On the Wikipedia page for AVL trees, the time/space complexity for common operations is stated both for average case (in Big Theta) and worst case (in Big O) scenarios. I understand both Big O and Big Theta in general but am having trouble understanding why they are used in such a way here. A source is linked but it does not seem to make any reference to Big Theta, only Big O.
For example, why is the space complexity for the tree $\Theta(n)$ in the average case but $\mathrm{O}(n)$ in the worst case? My thought process is that since you always have to store all $n$ nodes in the tree, the space complexity is both $\Omega(n)$ and $\mathrm{O}(n)$, hence it should be $\Theta(n)$ in all cases. I don't see how there can be a "worst case" in terms of space when you're always storing the same amount of data.
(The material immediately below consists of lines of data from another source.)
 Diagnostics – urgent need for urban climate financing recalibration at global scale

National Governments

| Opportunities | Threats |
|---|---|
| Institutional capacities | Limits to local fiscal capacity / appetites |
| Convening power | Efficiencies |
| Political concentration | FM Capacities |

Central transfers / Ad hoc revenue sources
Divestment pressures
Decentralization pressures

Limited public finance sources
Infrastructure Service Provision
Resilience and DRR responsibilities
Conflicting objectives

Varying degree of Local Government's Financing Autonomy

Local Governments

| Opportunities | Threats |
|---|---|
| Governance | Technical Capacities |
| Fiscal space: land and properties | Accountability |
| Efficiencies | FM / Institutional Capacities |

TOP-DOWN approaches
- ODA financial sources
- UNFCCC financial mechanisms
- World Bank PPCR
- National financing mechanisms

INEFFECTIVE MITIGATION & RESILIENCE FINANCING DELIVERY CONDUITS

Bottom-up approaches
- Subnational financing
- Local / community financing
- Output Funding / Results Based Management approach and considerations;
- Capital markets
Similarly, for searching, why is the time complexity $\Theta(\log n)$ for the average case but $\mathrm{O}(\log n)$ in the worst case? To me this seems to imply you need to check at least some multiple of $\log n$ nodes in the average case, but not in the worst case? If the worst case is not bounded below by some multiple of $\log n$ (so could be lower in some cases), is this not a better scenario than what is given for the average case? Should it not be the other way round? It's a similar situation for insertion.
I'm not sure what I'm misunderstanding about the operation of AVL trees, average vs. worst cases, or perhaps asymptotic notation in general, that's causing this misunderstanding. Is it just always convention to state worst case in terms of Big O?